Flow Control

You can use flow control to manage the rate of data transfer between two devices.

Flow control is configured when two physically connected devices perform auto-negotiation.

An overwhelmed network node might send a pause frame to halt the transmission of the sender for a specified period. A frame with a multicast destination address sent to a switch is forwarded out through all other ports of the switch. Pause frames have a special multicast destination address that distinguishes them from other multicast traffic. A compliant switch does not forward a pause frame. Frames sent to this range are meant to be acted upon only within the switch. Pause frames have a limited duration, and expire after a time interval. Two computers that are connected through a switch never send pause frames to each other, but can send pause frames to a switch.
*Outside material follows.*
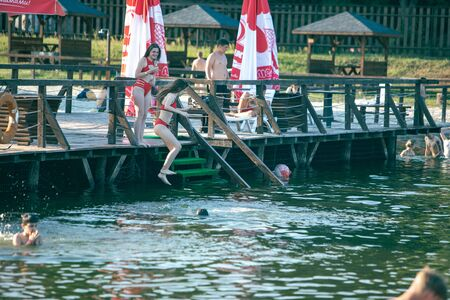 girls jumping from pier to lake water summer time 版權商用圖片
One reason to use pause frames is to support network interface controllers (NICs) that do not have enough buffering to handle full-speed reception. This problem is uncommon with advances in bus speeds and memory sizes.

Congestion Control

Congestion control helps you control the traffic on the network.

Congestion control applies mainly to packet switching networks. Network congestion within a switch might be caused by overloaded inter-switch links. If inter-switch links overload the capability on the physical layer, the switch introduces pause frames to protect itself.

Priority Flow Control

Priority-based flow control (PFC) helps you eliminate frame loss due to congestion.

Priority-based flow control (IEEE 802.1Qbb) is achieved by a mechanism similar to pause frames, but operates on individual priorities. PFC is also called Class-Based Flow Control (CBFC) or Per Priority Pause (PPP).

Flow Control and Congestion Control

Flow control is an end-to-end mechanism that controls the traffic between a sender and a receiver. Flow control occurs in the data link layer and the transport layer.

Congestion control is used by a network to control congestion in the network. This problem is not as common in modern networks with advances in bus speeds and memory sizes. A more likely scenario is network congestion within a switch. Congestion Control is handled by the network layer and the transport layer.

Flow Control Design Considerations

By default, flow control is enabled on all network interfaces in ESXi hosts.

Flow control configuration on a NIC is done by the driver. When a NIC is overwhelmed by network traffic, the NIC sends pause frames.

Flow control mechanisms such as pause frames can trigger overall latency in the VM guest I/O due to increased latency at the vSAN network layer. Some network drivers provide module options that configure flow control functionality within the driver. Some network drivers enable you to modify the configuration options using the ethtool command-line utility on the console of the ESXi host. Use module options or ethtool, depending on the implementation details of a given driver.

For information about configuring flow control on ESXi hosts, see VMware KB 1013413.

In deployments with 1 Gbps, leave flow control enabled on ESXi network interfaces (default). If pause frames are a problem, carefully plan disabling flow control in conjunction with Hardware Vendor Support or VMware Global Support Services.

To learn how you can recognize the presence of pause frames being sent from a receiver to an ESXi host, see Troubleshooting the vSAN Network. A large number of pause frames in an environment usually indicates an underlying network or transport issue to investigate.